When the sun is setting in north-east China's Heilongjiang Province, the sun still hangs high far-western Xinjiang - and will continue to do so for hours. And yet, officially at least, it's still the exact same time in both: Beijing Time (known outside the country as China Standard Time).
Geographically, however, China spans five time zones, and from 1912-1949 the Republic of China implemented these time zones with scientific precision:
Changpai Time (GMT+8.30) was followed by the northeastern provinces. From Liaoning (and later Taiwan, following Japanese defeat in WWII) to the western fringe of Guandong, Chungyuan Central Standard Time (GMT+8) was in force. Between Sichuan and Gansu, Kansu-Szechuan Time (GMT+7) applied while most of the far west set their clocks to Sinkiang-Tibet Time (GMT+6). At the furthest fringes of western China, however, along the Kunlun mountain chain, a separate Kunlun Time Zone (GMT+5.30) was established.

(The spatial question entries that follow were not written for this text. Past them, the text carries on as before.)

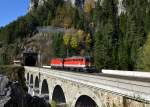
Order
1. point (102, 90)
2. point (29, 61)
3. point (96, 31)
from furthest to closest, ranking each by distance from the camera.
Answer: point (96, 31) → point (29, 61) → point (102, 90)

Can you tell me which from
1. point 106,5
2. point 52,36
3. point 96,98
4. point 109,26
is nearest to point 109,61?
point 109,26

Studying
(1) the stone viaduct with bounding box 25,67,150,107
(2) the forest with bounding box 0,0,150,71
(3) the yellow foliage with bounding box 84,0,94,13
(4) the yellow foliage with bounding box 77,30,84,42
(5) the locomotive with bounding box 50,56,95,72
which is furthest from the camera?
(3) the yellow foliage with bounding box 84,0,94,13

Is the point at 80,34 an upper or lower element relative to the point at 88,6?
lower

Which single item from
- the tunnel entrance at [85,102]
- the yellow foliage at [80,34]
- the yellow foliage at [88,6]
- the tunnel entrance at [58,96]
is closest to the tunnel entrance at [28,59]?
the yellow foliage at [80,34]

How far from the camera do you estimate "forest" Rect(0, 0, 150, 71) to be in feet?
273

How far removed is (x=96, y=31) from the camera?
135 metres

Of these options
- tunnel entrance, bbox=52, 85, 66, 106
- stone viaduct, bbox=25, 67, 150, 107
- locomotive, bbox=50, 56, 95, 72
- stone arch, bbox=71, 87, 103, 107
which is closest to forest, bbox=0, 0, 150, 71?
locomotive, bbox=50, 56, 95, 72

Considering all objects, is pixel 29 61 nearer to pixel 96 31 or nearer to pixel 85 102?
pixel 96 31

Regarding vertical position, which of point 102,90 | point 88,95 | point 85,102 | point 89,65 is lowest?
point 85,102

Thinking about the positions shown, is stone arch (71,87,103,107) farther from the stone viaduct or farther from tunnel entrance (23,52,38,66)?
tunnel entrance (23,52,38,66)

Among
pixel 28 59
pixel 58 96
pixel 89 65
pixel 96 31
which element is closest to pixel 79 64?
pixel 89 65

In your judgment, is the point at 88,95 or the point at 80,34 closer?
the point at 88,95

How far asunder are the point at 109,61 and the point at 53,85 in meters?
34.6

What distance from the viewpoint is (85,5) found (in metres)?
174
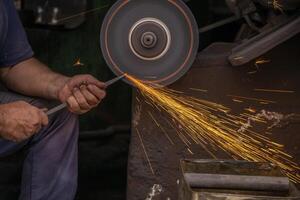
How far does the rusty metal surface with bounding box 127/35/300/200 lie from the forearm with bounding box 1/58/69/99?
30cm

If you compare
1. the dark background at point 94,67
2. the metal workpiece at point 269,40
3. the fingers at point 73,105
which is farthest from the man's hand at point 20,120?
the dark background at point 94,67

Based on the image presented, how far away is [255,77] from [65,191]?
2.54 feet

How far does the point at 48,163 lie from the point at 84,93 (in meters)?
0.29

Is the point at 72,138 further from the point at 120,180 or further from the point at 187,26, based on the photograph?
the point at 120,180

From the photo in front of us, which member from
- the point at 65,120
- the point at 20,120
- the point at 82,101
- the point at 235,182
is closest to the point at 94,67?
the point at 65,120

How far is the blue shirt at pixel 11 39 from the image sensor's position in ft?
7.06

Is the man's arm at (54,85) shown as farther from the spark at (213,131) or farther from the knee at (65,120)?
the spark at (213,131)

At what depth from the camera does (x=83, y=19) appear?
10.3 ft

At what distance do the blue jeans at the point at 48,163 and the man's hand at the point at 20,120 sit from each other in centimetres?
13

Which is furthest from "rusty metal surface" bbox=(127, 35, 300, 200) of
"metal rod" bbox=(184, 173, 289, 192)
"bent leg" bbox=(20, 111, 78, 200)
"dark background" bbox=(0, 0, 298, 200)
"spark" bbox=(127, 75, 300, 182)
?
"dark background" bbox=(0, 0, 298, 200)

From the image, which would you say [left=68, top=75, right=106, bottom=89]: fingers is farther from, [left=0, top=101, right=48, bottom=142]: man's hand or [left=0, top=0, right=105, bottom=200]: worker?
[left=0, top=101, right=48, bottom=142]: man's hand

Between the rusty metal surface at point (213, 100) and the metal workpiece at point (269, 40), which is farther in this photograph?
the rusty metal surface at point (213, 100)

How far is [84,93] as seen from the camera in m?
1.95

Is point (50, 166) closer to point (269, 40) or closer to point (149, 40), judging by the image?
point (149, 40)
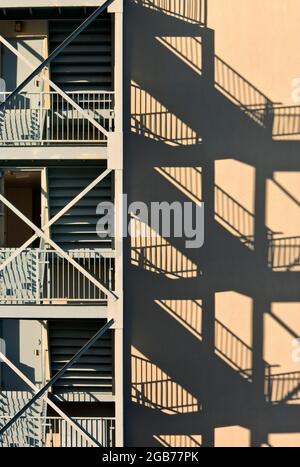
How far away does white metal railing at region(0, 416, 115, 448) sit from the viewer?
7.17 m

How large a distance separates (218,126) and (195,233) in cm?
128

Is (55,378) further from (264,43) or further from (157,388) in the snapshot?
(264,43)

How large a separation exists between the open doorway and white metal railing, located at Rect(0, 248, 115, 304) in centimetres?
93

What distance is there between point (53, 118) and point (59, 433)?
364 centimetres

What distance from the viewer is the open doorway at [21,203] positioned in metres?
8.79

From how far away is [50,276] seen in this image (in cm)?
745

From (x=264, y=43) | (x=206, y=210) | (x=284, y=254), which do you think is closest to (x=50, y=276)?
(x=206, y=210)

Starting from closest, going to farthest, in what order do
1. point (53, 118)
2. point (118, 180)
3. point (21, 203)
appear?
point (118, 180) → point (53, 118) → point (21, 203)

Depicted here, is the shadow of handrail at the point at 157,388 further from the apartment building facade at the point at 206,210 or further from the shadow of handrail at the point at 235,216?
the shadow of handrail at the point at 235,216

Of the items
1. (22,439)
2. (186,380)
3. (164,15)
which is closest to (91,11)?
(164,15)

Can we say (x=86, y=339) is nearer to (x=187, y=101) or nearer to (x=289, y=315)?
(x=289, y=315)

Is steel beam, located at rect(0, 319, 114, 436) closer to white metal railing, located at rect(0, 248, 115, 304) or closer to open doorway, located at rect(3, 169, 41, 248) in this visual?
white metal railing, located at rect(0, 248, 115, 304)

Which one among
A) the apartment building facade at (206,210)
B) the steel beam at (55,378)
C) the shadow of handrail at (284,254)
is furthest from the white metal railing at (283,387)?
the steel beam at (55,378)

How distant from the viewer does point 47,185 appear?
7.50m
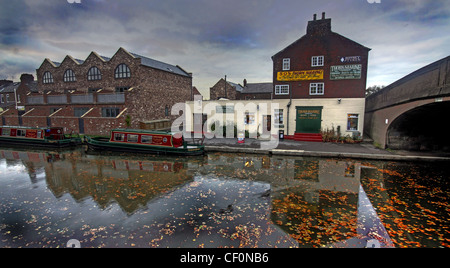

In 1949, however, Mao's People's Republic scrapped the time zones and brought the entire country under what was previously known as Central Standard Time, now renamed after the new national capital Beijing.
Scottish-born Canadian Sir Sandford Fleming first proposed a system of worldwide standard time zones in 1879, suggesting the division of the planet into 24 time zones, each 15 degrees of longitude wide and measured from the anti-meridian of Greenwich. Looking at the following two maps of international time zones, however, it's easy to see that the way they've been drawn up today isn't as clear-cut and scientific as Fleming would have liked.
The map below makes this particularly clear. Only the white zones are in perfect harmony with longitudinal time while red zones lag behind it and blue areas race ahead of it.
The science of solar time has always been compromised by politics, and the map also shows that China is far from the only country to have set up widely inaccurate time zones, and how to divide the country is a problem for all of the world's largest countries. Although Canada and the United States certainly make more of an effort, North American time zones, too, have problems of their own.
Where China is unique, however, is the shear degree of this inaccuracy. Looking at the PRC, only a thin ribbon of white runs down the eastern seaboard, with everything west of the central plains a vast sea of red.
The nationwide application of Beijing Standard time was intended to reinforce national unity, but 3,000 kilometers west of the capital the practice of accurate time-telling has almost become an act of resistance for many: ethnically Han residents tend to adhere to Beijing Time while local Uyghurs, weary of so many midnight sunsets, follow the unofficial Urumqi Time, which runs two hours behind BST.